Advogado fala em ‘leilão’ entre desembargadores para venda de sentença
Outra troca de mensagens recuperada no celular de Felix Jayme da Cunha mostram o advogado antecipando uma decisão favorável à cliente dele, conforme o relatório da PF. O diálogo foi travado em 6 de abril de 2021, por exemplo. Nele, o advogado ainda disse a um servidor do TJMS que houve um “leilão danado” e que “cada um quer mais que o outro”.
To ticado num julgamento das 14hrs de hj sai agirá do TJ, vou faturar 3×2…
Pqp leilão danado kkkk … Cada um quer mais que o outro, escreveu o advogado em uma das mensagens por Whatsapp interceptadas pela PF.
Os investigadores apontaram que, em novo contato, dois dias depois, Felix da Cunha envia mensagem confirmando o resultado e reforçando a suposta compra da decisão do TJMS.
No texto, o advogado diz que estava “complementando um pagamento daquele que foi terça”. “Oh Solito, o seu eu vou sacar hoje, tá, é que eu tava complementando um pagamento daquele que foi terça, cara, ganhei por 3 x 2 lá, Bolachinha, Marcão e Divoncir, oh, coisa boa hein, Solito, aí, o seu eu ranco hoje, ontem eu terminei de pagar os caras lá”.

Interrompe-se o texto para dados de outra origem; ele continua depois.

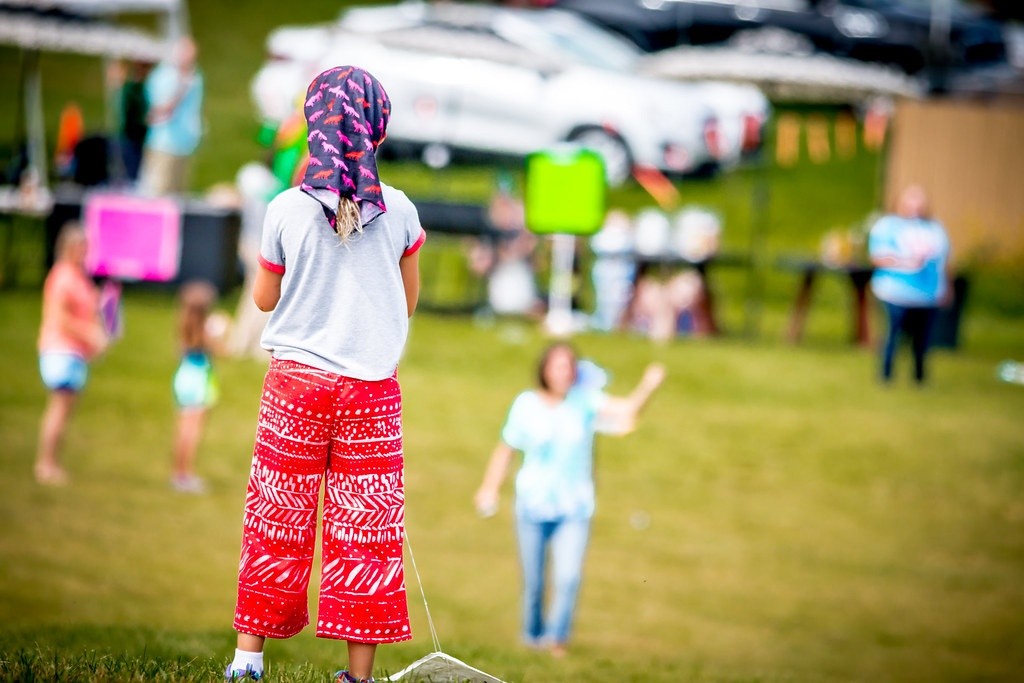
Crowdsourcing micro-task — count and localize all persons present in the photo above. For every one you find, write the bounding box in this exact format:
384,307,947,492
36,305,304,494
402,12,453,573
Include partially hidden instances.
216,64,428,683
50,88,87,181
100,56,135,184
133,28,209,201
861,178,952,388
163,276,225,495
226,130,311,368
472,336,668,655
453,188,722,336
123,61,159,179
30,220,113,491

Bolachinha, Marcão e Divoncir seriam os apelidos que o advogado deu aos desembargadores que votaram a favor do cliente dele. A PF identificou uma grande quantidade de saques ocorridos na conta do advogado em 1º, 5 e 6 de abril de 2021. Seria indício do dinheiro destinado aos desembargadores que teria vendido a decisão judicial.
Ainda segundo a PF, os desembargadores dessa decisão, apelidados pelo advogado, seriam Sérgio Fernandes Martins, Divoncir Maran e Marcos José Rodrigues.
É certo que eles revogaram decisões de outros desembargadores para retornar a decisões em que já havia sido verificado “erro no mérito de causa”.
“[A] decisão proferida em 6 de abril de 2021 foi fruto de corrupção dos desembargadores citados”, diz a PF no relatório.